Aim of the task:
Look through the entries below, please, and copy every line with the word "species".

(Stored items)
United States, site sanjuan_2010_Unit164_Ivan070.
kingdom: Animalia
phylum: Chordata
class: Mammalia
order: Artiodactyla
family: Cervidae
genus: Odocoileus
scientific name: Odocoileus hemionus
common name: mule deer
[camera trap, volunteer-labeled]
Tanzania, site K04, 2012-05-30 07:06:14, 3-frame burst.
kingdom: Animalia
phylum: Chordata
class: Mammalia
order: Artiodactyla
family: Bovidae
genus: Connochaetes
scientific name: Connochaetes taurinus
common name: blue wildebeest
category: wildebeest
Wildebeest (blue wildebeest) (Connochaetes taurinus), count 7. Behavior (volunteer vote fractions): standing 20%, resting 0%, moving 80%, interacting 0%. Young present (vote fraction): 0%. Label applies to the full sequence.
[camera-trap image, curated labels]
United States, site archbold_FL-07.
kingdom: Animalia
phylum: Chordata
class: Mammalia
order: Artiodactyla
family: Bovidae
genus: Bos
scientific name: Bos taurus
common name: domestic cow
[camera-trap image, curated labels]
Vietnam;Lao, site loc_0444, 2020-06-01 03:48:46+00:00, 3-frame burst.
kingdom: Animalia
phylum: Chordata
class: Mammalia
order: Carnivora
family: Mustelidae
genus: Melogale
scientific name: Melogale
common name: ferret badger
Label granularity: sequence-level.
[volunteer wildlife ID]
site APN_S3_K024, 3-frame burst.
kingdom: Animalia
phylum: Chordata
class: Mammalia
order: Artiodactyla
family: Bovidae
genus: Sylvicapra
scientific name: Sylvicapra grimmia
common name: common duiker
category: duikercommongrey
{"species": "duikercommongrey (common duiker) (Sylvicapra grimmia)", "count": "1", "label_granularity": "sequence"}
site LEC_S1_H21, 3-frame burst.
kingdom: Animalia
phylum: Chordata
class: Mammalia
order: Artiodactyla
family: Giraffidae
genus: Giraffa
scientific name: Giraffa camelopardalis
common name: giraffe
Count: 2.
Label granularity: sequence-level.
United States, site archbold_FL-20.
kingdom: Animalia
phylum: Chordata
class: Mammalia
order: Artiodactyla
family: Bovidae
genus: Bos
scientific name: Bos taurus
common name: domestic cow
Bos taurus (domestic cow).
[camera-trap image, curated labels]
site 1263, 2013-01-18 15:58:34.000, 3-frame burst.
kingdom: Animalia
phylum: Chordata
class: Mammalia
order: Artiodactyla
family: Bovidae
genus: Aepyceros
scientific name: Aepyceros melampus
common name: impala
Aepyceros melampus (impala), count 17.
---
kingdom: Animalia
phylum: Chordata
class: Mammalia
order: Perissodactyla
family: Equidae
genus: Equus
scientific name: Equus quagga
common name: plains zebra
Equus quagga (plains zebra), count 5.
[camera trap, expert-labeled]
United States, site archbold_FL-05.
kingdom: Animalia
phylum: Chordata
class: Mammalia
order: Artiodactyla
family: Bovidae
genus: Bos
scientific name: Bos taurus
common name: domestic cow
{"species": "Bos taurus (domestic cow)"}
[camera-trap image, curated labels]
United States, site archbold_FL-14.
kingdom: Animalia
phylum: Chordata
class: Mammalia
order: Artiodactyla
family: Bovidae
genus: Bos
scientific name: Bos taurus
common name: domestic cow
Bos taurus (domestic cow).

Answer space:
{"species": "duikercommongrey (common duiker) (Sylvicapra grimmia)", "count": "1", "label_granularity": "sequence"}
{"species": "Bos taurus (domestic cow)"}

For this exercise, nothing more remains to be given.